The SRLF instigates integrative thinking associated with the contemporary problem of translating ARM theory into practice. It achieves this by demonstrating a generic, explicit and pragmatic reflexive learning schema for facilitating three-mode learning under ARM. Specifically, SRLF promotes an appropriate balance and use of the single-, double-, and triple-loop modes of learning at different governance levels, and this is important for implementing the adaptive management cycle, at each SRLF level. It is acknowledged that deployment of the SRLF will occur in situations where real-world components and processes are already happening within programs of natural resource management. For instance, governance arrangements will be in place and policies determined with various monitoring activities implemented. The idea of SRLF is that is it seen as a pragmatic tool for guiding the practice of ARM. The intention is that its principles be integrated into existing components and processes where pertinent, and this is the key challenge for deploying the SRLF. Examples are, explicitly considering the impact of multilevel governance arrangements for implementing the adaptive management cycle; or the need to reconsider older (entrenched) monitoring systems and formulate new strategic ones, such as at SRLF Level-3 with potential to measure progress against TPCs. Strategic interventions can then be actively tested against a measurable desired future state that has been agreed upon by all stakeholders; because stakeholder involvement is paramount in SRLF, particularly when determining objectives and related end-point goals.

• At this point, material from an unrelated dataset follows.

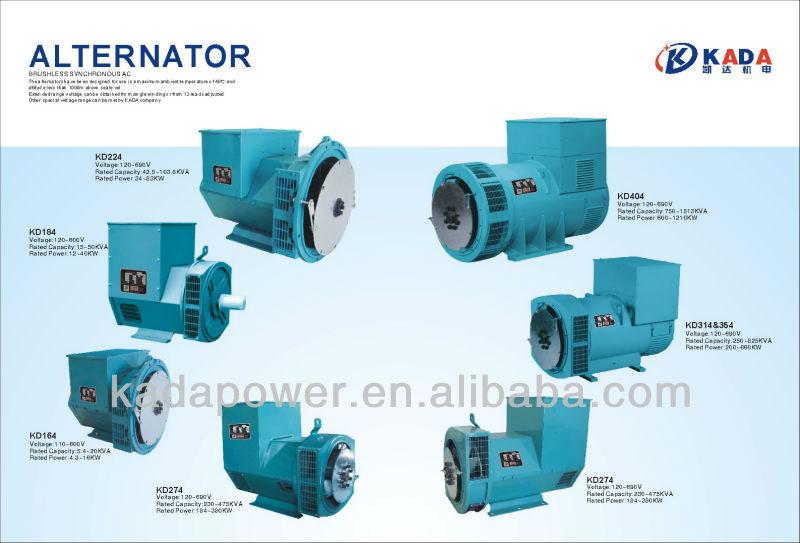 Governor Control Jet Generator Set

Importantly, SRLF is not the remedy for achieving successful three-mode learning outcomes under ARM, because in real-world situations three-mode learning is dependent on other factors too, for example, stakeholder participation rates and how these stakeholders are engaged; development of learning centered organizations that encourage three-mode learning; fostering critical capacities for social learning, specifically important for double-loop learning; and achieving adaptable governance regimes, which allows for triple-loop learning. Notably, financial and other managerial logistics, including risk, also impact implementation of ARM. Nonetheless, the overarching benefit of applying the SRLF in ARM programs is that it unpacks the reflexive learning process, clearly, to guide practitioners through three-mode learning and implementing the adaptive management cycle. The SRLF improves on existing ARM adaptive management cycle frameworks by focusing, explicitly, on the types, roles, and transfers of information in adaptive feedback systems (reflexive learning) and this is fostered by several key elements:

Streamlining coupled sets of objectives across SRLF levels

Fragmentation of objectives commonly imposes a loss of collective purpose, momentum, and focus associated with implementation of the adaptive management cycle under ARM. This often occurs across different levels of implementation. Under SRLF, the scaled, cascaded set of objectives is the common currency of the ARM venture. These objectives integrate organizational levels in SRLF by permitting a common purpose for ARM, given effect via increasing focus and rigor down SRLF levels. Thus, the objectives determine the rationale for SRLF, but also unite practitioners in their different roles, responsibilities, and mandates.

Incorporation of multiple but interlinking SAM cycles

It can be overwhelming to conceptualize the what, when, and how-to implement the adaptive management cycle under ARM, because of the wide range of objectives to be met. Under SRLF, this is resolved by separate SAM cycles within individual themes, i.e., Environment, Economic, and Community/Social, or other, thereby making it easier to contemplate specific adaptive processes, for example, goal setting or monitoring, as related to each theme. This promotes learning efficiencies in the task of activating, completing, and then regenerating the SAM cycles. Importantly, thematic SAM cycles within the SRLF must be interlinking, because being cognizant of all intervention strategies is important to achieve the full range of objectives across SRLF themes.

Applying three-mode learning as an ongoing, nested process

Nested feedbacks occur over a broad range of time-scales in SRLF, from days/weeks (minimum time-step at SRLF Level-3) to decades (maximum time-step at SRLF Level-1). The evaluation (learning) phase is not depicted as a separate step along the SAM cycle, as is given in many ARM models. Often, these models begin with objectives and problem formulation, which then flow into implementation and monitoring, then an evaluation step implying subsequent feedback back into problem formulation (Gregory et al. 2012, Williams and Brown 2014). This suggests that processes of evaluation occur at discrete intervals toward the end of the adaptive management cycle. Under SRLF, this evaluation step is deliberately excluded from the SAM cycle, because feedback processes for the more immediate responses in ARM, along with adaptive assessment and adaptive reflection are nested and ongoing; this is conveyed explicitly within the SAM cycles (see Fig. 5).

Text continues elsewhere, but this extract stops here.